Goal: Copy out only the span from the line with "How far from the image's" to the end of the data, both ends kept, word for word.

Dataset entries:
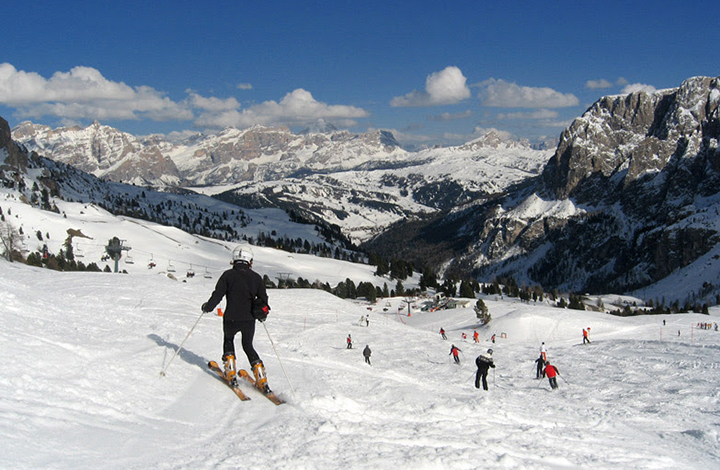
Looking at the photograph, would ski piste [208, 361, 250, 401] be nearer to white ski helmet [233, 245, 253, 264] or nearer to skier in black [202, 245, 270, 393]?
skier in black [202, 245, 270, 393]

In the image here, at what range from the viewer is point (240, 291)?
12477 millimetres

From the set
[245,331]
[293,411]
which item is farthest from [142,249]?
[293,411]

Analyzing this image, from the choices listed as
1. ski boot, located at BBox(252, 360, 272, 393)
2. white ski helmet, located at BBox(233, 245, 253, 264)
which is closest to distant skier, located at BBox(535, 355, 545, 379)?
ski boot, located at BBox(252, 360, 272, 393)

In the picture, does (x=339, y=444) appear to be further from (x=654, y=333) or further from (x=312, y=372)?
(x=654, y=333)

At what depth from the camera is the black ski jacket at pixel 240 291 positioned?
489 inches

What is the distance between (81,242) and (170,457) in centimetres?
15934

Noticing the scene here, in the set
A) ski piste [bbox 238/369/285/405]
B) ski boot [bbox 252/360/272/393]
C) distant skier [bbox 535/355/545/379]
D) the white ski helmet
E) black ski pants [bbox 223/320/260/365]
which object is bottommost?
distant skier [bbox 535/355/545/379]

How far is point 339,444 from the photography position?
9.14 meters

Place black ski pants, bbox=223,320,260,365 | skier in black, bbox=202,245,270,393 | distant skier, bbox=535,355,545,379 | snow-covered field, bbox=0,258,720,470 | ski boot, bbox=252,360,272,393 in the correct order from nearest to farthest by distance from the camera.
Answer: snow-covered field, bbox=0,258,720,470 → ski boot, bbox=252,360,272,393 → skier in black, bbox=202,245,270,393 → black ski pants, bbox=223,320,260,365 → distant skier, bbox=535,355,545,379

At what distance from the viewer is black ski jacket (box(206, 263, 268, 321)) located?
489 inches

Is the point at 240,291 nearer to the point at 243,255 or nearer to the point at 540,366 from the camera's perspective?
the point at 243,255

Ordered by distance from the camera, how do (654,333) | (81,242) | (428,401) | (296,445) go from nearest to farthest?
1. (296,445)
2. (428,401)
3. (654,333)
4. (81,242)

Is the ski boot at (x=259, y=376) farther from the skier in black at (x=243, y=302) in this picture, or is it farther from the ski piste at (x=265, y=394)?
the ski piste at (x=265, y=394)

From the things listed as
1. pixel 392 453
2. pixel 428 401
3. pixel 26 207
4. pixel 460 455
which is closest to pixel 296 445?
pixel 392 453
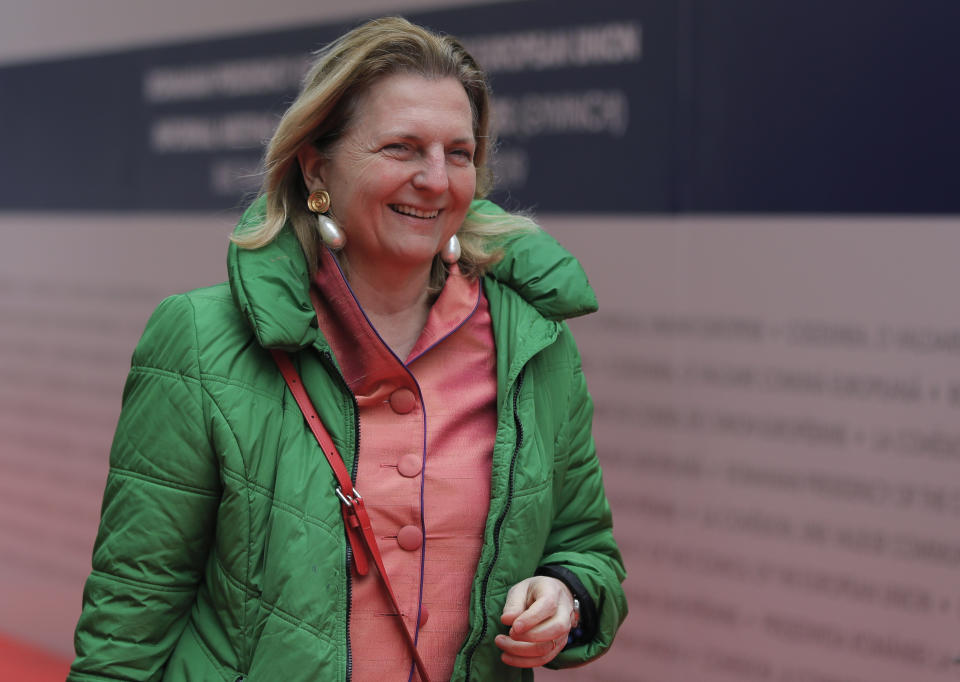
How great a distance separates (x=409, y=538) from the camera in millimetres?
1806

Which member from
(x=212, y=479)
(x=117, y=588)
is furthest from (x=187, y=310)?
(x=117, y=588)

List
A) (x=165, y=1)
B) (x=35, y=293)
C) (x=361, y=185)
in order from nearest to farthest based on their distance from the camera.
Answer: (x=361, y=185) → (x=165, y=1) → (x=35, y=293)

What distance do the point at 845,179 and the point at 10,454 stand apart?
3.93 metres

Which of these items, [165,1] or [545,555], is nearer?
[545,555]

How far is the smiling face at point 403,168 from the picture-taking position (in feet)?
6.02

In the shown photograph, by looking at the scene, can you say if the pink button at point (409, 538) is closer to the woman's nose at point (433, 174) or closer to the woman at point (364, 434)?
the woman at point (364, 434)

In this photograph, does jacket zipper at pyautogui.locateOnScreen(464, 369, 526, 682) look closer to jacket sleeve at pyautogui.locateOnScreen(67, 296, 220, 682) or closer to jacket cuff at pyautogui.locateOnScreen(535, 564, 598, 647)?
jacket cuff at pyautogui.locateOnScreen(535, 564, 598, 647)

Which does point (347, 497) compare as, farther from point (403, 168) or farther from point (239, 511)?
point (403, 168)

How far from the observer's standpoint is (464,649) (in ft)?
5.99

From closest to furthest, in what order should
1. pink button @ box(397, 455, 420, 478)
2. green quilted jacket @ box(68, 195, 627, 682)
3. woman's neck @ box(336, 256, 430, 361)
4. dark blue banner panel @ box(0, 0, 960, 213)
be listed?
green quilted jacket @ box(68, 195, 627, 682), pink button @ box(397, 455, 420, 478), woman's neck @ box(336, 256, 430, 361), dark blue banner panel @ box(0, 0, 960, 213)

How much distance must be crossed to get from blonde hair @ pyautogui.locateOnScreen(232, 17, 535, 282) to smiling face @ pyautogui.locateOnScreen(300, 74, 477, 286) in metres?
0.02

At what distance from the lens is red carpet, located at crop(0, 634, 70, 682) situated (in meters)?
4.84

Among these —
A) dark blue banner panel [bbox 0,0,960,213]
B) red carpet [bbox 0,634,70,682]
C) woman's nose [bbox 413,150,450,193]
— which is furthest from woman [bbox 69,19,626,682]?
red carpet [bbox 0,634,70,682]

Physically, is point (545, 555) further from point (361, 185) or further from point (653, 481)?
point (653, 481)
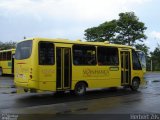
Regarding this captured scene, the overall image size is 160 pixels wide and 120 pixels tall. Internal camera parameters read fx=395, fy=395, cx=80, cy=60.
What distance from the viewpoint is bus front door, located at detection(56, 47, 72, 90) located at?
18.0 m

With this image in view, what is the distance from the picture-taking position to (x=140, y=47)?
58.2m

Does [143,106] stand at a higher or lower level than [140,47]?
lower

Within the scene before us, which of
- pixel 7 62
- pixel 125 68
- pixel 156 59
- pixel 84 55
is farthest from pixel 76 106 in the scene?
pixel 156 59

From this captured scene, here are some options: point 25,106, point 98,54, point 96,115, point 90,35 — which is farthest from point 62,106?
point 90,35

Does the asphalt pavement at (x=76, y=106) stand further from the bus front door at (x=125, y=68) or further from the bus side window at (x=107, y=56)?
the bus front door at (x=125, y=68)

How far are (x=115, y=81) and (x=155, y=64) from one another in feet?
157

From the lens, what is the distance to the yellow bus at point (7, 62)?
39.0 meters

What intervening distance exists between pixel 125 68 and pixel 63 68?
4828mm

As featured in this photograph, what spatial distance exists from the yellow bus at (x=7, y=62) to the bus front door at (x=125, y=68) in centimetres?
1898

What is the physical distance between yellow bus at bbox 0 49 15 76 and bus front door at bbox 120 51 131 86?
62.3 feet

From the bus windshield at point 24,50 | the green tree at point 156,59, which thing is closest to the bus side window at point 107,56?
the bus windshield at point 24,50

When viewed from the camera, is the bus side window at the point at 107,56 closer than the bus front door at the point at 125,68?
Yes

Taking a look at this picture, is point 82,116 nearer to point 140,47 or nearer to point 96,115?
point 96,115

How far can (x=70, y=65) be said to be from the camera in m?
18.6
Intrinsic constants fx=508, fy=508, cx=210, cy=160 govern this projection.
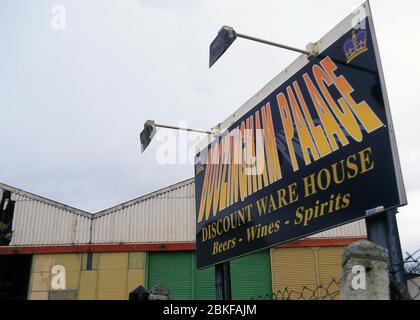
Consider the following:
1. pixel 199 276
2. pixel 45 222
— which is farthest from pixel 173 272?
pixel 45 222

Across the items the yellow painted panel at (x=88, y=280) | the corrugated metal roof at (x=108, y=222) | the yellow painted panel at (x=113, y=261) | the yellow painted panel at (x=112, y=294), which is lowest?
the yellow painted panel at (x=112, y=294)

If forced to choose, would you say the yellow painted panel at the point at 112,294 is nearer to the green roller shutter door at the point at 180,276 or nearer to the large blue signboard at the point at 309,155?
the green roller shutter door at the point at 180,276

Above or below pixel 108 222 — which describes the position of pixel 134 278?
below

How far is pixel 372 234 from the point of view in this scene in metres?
6.44

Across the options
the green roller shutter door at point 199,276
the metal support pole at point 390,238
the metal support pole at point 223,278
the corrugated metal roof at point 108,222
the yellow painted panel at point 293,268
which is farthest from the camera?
the corrugated metal roof at point 108,222

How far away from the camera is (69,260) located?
2248 centimetres

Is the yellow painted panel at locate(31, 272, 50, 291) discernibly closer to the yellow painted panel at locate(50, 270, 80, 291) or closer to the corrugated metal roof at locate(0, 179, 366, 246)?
the yellow painted panel at locate(50, 270, 80, 291)

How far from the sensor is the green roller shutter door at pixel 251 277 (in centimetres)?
2209

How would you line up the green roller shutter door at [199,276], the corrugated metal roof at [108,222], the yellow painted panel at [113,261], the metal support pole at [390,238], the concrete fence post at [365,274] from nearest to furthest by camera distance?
the concrete fence post at [365,274], the metal support pole at [390,238], the green roller shutter door at [199,276], the yellow painted panel at [113,261], the corrugated metal roof at [108,222]

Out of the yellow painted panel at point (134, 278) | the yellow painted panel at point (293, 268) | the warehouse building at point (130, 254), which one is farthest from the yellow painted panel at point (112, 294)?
the yellow painted panel at point (293, 268)

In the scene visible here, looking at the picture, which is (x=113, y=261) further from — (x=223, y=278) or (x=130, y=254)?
(x=223, y=278)

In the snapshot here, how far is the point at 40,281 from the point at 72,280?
1.39 meters

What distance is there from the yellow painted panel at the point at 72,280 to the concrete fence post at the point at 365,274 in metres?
18.8

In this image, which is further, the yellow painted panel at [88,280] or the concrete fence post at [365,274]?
the yellow painted panel at [88,280]
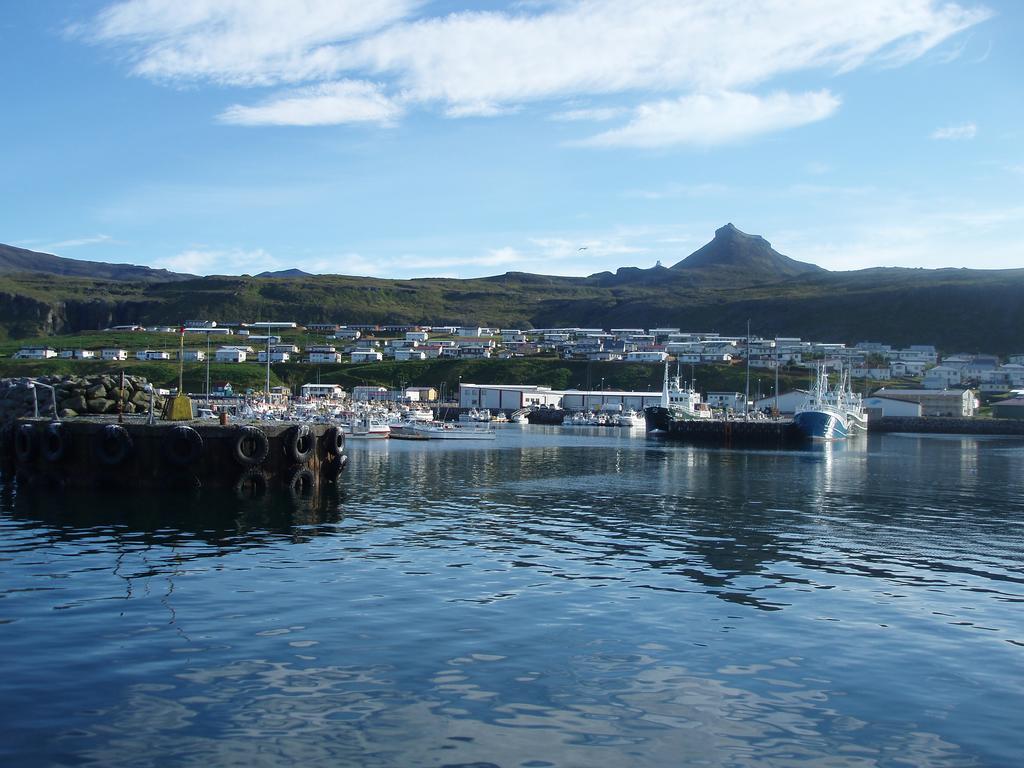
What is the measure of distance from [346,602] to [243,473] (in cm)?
2420

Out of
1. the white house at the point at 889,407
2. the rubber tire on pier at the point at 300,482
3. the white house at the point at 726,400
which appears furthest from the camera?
the white house at the point at 726,400

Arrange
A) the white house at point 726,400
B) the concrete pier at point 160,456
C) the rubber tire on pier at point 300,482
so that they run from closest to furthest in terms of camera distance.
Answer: the concrete pier at point 160,456 < the rubber tire on pier at point 300,482 < the white house at point 726,400

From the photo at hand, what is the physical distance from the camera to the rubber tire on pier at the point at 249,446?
43562 millimetres

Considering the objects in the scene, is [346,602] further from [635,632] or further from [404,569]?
[635,632]

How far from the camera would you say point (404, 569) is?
25.6 meters

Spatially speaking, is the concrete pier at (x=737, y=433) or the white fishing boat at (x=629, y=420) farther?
the white fishing boat at (x=629, y=420)

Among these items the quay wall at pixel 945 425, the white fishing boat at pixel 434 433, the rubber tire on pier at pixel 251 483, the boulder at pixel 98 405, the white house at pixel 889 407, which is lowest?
the quay wall at pixel 945 425

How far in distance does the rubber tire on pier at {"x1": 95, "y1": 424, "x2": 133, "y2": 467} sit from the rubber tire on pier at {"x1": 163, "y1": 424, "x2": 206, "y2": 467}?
1.68m

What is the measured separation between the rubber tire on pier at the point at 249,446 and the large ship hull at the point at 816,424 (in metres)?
83.4

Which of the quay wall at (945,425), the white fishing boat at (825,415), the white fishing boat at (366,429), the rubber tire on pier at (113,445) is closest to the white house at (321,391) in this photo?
the white fishing boat at (366,429)

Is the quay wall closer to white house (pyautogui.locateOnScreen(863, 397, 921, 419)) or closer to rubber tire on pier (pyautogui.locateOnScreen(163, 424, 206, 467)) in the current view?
white house (pyautogui.locateOnScreen(863, 397, 921, 419))

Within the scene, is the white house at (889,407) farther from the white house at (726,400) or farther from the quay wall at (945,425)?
the white house at (726,400)

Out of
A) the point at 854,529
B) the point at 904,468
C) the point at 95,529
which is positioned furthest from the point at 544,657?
the point at 904,468

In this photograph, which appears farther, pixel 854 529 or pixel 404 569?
pixel 854 529
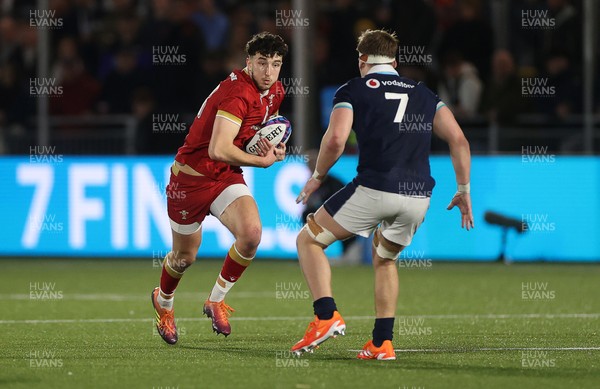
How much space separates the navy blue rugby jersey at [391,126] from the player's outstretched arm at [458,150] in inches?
2.9

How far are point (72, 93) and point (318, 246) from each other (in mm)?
12924

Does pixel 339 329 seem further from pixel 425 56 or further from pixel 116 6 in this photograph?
pixel 116 6

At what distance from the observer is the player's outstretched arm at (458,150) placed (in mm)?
8789

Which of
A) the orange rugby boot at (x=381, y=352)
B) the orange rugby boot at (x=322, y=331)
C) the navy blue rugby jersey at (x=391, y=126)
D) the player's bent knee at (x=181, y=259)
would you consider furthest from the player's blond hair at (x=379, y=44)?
the player's bent knee at (x=181, y=259)

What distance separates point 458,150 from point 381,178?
53 cm

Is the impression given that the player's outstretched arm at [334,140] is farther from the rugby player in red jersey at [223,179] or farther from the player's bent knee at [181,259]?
the player's bent knee at [181,259]

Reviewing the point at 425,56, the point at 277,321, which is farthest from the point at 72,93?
the point at 277,321

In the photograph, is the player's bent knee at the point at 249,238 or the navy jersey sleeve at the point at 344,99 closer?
the navy jersey sleeve at the point at 344,99

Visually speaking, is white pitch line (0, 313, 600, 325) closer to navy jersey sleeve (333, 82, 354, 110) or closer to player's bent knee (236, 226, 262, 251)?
player's bent knee (236, 226, 262, 251)

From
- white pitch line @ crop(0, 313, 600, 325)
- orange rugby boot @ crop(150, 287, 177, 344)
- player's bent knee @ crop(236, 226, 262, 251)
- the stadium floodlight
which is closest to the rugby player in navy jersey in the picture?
player's bent knee @ crop(236, 226, 262, 251)

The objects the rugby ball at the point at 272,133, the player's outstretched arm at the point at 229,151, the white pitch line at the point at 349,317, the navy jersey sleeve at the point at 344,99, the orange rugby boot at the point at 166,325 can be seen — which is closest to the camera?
the navy jersey sleeve at the point at 344,99

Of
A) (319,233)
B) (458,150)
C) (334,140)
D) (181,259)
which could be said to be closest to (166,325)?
(181,259)

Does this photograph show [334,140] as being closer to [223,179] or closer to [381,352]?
[381,352]

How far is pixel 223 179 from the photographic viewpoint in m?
10.2
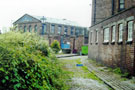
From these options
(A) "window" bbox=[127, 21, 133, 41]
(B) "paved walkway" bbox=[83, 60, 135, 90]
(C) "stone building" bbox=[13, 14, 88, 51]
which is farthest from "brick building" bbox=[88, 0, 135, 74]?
(C) "stone building" bbox=[13, 14, 88, 51]

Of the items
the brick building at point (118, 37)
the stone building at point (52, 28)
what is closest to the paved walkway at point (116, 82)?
the brick building at point (118, 37)

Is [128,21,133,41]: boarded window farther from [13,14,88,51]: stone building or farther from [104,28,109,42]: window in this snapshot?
[13,14,88,51]: stone building

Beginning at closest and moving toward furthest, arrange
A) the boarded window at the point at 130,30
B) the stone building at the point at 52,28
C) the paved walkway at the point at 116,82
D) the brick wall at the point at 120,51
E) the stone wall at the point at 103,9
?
the paved walkway at the point at 116,82
the brick wall at the point at 120,51
the boarded window at the point at 130,30
the stone wall at the point at 103,9
the stone building at the point at 52,28

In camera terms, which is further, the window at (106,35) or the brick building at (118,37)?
the window at (106,35)

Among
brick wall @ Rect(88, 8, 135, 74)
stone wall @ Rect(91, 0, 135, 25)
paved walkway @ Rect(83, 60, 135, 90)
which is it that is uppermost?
stone wall @ Rect(91, 0, 135, 25)

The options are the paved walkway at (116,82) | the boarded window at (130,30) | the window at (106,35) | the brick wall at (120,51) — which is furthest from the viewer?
the window at (106,35)

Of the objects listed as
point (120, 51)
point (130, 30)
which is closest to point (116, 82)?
point (120, 51)

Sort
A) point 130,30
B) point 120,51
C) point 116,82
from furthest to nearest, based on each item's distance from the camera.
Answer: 1. point 120,51
2. point 130,30
3. point 116,82

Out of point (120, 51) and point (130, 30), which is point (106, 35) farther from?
point (130, 30)

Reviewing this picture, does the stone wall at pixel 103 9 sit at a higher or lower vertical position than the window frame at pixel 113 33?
higher

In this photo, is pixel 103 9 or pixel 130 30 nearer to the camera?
pixel 130 30

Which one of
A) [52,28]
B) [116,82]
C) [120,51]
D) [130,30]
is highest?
[52,28]

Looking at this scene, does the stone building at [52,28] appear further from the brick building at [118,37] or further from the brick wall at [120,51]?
the brick wall at [120,51]

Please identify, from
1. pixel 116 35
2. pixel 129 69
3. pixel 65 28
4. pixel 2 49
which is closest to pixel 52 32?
pixel 65 28
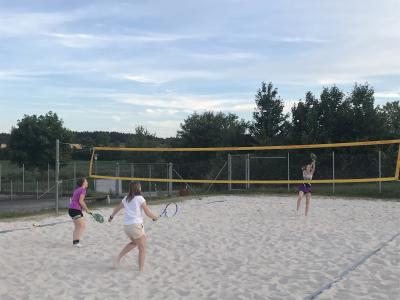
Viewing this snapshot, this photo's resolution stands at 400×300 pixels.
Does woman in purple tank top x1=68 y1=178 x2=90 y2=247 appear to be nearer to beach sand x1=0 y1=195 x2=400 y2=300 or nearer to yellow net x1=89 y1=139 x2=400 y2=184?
beach sand x1=0 y1=195 x2=400 y2=300

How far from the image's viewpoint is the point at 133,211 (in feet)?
21.1

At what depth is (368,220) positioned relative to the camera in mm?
10938

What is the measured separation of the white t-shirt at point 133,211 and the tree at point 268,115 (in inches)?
1058

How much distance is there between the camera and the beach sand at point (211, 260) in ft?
17.7

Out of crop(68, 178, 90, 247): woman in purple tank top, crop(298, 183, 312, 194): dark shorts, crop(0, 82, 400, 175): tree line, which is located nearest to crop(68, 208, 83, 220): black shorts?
crop(68, 178, 90, 247): woman in purple tank top

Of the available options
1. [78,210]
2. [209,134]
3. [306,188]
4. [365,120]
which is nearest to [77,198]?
[78,210]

Written answer:
How far from the image's viewpoint is the point at 133,211 (in feet)?
21.1

At what depth is (368,220) positioned relative to the camera in mm?
10938

What is the measured separation of the white t-shirt at point 133,211 and the tree at point 268,115 (in inches)?
1058

How much distance is there between the camera and the beach sand at point (211, 260) in ft?
17.7

Out of crop(68, 178, 90, 247): woman in purple tank top, crop(298, 183, 312, 194): dark shorts, crop(0, 82, 400, 175): tree line, which is located nearest to crop(68, 208, 83, 220): black shorts?
crop(68, 178, 90, 247): woman in purple tank top

Of the available options
1. [78,210]
2. [209,134]
3. [306,188]
4. [365,120]
which is nearest to [77,198]?
[78,210]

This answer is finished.